WVU Student's Invention Helps Farmers Track Livestock

 
WVU Student's Invention Helps Farmers Track Livestock

A tragic event triggered the idea for a new invention that could help farmers track wandering livestock.

It could also be the beginning of a business for Evan Dodrill, a junior at West Virginia University majoring in animal science.

It was still dark outside in the early morning of Oct. 9, 2013 when 21 cattle escaped from his family's 500-acre Greenbrier County farm. He was away at college when the livestock traveled about three miles beyond the boundaries of High Hill Farm in Asbury.

"Nineteen head were hit and killed by two tractor-trailers on Interstate 64," Dodrill said. "Two were caught on a neighbor's property."
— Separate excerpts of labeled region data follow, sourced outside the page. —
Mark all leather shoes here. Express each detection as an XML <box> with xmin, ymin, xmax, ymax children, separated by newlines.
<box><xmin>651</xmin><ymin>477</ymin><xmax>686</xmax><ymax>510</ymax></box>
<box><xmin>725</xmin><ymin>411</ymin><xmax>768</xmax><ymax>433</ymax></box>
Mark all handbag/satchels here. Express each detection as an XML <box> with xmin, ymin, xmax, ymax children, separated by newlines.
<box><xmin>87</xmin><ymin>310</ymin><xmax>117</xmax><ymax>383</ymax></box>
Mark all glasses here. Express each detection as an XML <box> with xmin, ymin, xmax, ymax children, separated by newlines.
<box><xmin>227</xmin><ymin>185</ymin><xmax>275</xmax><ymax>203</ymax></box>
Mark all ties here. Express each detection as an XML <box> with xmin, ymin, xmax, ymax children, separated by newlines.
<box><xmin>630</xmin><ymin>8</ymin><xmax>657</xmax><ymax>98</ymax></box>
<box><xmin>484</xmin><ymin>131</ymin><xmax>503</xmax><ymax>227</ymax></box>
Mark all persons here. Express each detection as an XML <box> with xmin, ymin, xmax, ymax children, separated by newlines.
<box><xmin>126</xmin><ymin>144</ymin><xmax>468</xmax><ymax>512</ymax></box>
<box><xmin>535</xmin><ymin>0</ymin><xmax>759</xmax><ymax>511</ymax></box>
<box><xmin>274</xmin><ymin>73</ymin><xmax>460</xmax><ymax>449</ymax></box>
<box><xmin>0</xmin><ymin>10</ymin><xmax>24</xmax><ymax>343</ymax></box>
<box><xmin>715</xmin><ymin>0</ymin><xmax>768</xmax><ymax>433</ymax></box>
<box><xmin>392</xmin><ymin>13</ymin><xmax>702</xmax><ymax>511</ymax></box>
While the drivers were not injured, one of vehicles was totaled and the other was heavily damaged, he said.

Dodrill started thinking about what could be done to prevent any such occurrence in the future.

The result was the invention of The Herdsman, a product that allows farmers to track livestock from remote locations and receive alerts if the animals go outside a set boundary.

Dodrill compares the device to a GPS. It would work through a mobile application on a smartphone or other device. A chip and small battery pack would be placed in an ear tag on the animal.

"Most farmers tag their cattle anyway," he said.

The plan is now in the development stage with a software company.

His invention recently won the inaugural Vanguard Agriculture Competition sponsored by the Robert C. Byrd Institute for Advanced Flexible Manufacturing. As winner, he will receive a business assistance package valued at more than $10,000. The package is to include product design and development, business incubator space, and other services. He received his award during a ceremony on Feb. 27 at the West Virginia Small Farm Conference at the Charleston Civic Center.

The West Virginia Vanguard Agriculture Competition honors innovation and ingenuity in agriculture, recognizing an entrepreneur whose idea had the greatest potential to solve logistical challenges in the local food supply chain.

The contest is part of RCBI's agricultural innovation initiative, an effort to improve opportunities for West Virginia's farming and agricultural economy. Funded by a grant from the Claude Worthington Benedum Foundation, the initiative supports a local foods system by promoting entrepreneurship and innovation. The competition is also supported by Unlimited Future, Inc. and The Wild Ramp.

While the recent win will boost Dodrill's efforts, he is also participating in other competitions to try to raise more funds and awareness for his endeavors for a business to be called Shady Ridge Enterprises.

"Agricultural technology is a huge untapped potential market," he said.

He has ideas for additional products but is not yet ready to reveal details.

The Herdsman would benefit numerous farmers, he said.

"I did a survey of over 50 farmers and the results showed 65 percent lose livestock due to leaving the farm and breaching boundaries," he said.

Dodrill is the sixth generation to work on the family farm.

"I go home every other weekend and work on the farm," he said. "I'm three hours away. I am always looking for new livestock and investments. I stay involved and up to date. The farm is now run by my Dad, my uncles, and their wives."

The farm now includes about 55 head of cattle, eight Boer goats, and three draft horses.

Dodrill, 20, is the son of Danny and Stella Dodrill and has one sister, 14-year-old Maddie.

He is excited to see what happens with his latest invention as well as technology to follow that will help farmers.